Sen. Josh Hawley’s warning that artificial intelligence could reduce people to “raw material” lands with particular force for anyone who still believes rights are inherent rather than granted by code. When the same handful of coastal firms that already shape speech, finance, and now lethal targeting algorithms also control the data that will train tomorrow’s autonomous systems, the distance between a citizen and a data point shrinks fast. Hawley’s “winner-take-all” diagnosis is not abstract theory; it describes the same market concentration that has already funneled defense contracts, cloud storage, and social-media moderation into a narrow set of gatekeepers—precisely the entities most eager to define who may own, train with, or even access firearms once “risk scores” replace background checks.
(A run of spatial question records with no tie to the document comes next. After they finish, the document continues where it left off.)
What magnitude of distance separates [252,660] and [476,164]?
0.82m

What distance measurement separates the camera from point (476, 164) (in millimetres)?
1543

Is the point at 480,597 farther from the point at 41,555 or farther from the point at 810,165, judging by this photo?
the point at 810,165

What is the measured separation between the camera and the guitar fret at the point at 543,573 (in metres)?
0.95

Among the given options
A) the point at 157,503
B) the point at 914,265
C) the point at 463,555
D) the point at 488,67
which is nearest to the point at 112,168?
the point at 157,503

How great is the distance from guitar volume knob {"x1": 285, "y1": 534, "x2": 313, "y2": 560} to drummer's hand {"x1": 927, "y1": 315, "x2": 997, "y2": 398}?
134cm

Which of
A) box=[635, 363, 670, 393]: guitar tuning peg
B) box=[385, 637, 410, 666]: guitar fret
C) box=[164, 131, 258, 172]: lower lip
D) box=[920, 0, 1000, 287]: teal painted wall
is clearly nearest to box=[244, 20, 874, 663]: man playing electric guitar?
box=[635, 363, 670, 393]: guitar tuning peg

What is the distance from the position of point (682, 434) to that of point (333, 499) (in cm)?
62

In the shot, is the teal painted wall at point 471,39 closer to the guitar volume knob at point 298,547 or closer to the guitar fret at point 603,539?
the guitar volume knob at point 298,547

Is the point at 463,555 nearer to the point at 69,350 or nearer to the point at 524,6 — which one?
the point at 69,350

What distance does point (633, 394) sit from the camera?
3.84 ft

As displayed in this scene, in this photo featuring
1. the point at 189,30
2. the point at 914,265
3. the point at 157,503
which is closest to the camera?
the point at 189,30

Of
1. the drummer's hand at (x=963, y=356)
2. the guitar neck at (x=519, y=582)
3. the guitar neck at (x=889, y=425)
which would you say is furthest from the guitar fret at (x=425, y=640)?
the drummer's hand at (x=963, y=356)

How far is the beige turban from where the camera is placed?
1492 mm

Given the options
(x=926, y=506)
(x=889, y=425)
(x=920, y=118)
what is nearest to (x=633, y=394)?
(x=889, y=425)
For the 2A community the stakes are immediate and practical. An AI trained on biased datasets could flag lawful purchases, social-media posts, or even range visits as indicators of “extremism,” feeding those flags into red-flag algorithms that bypass due process. Worse, the same models are already being pitched to law-enforcement agencies as tools to predict “gun violence,” a phrase that conveniently blurs defensive carry with criminal acts. If the moral covenant Hawley invokes is reduced to whatever maximizes engagement or minimizes liability for the companies running the models, the Second Amendment’s individual-right foundation becomes just another variable to be optimized away.
The practical takeaway is that technological literacy is now a core Second Amendment skill. Understanding how training data is sourced, how model outputs are audited, and who ultimately signs off on lethal-force recommendations matters as much as knowing how to clear a malfunction. Hawley’s alarm is less about killer robots than about a quiet transfer of authority—from citizen and Constitution to whoever writes the next line of code.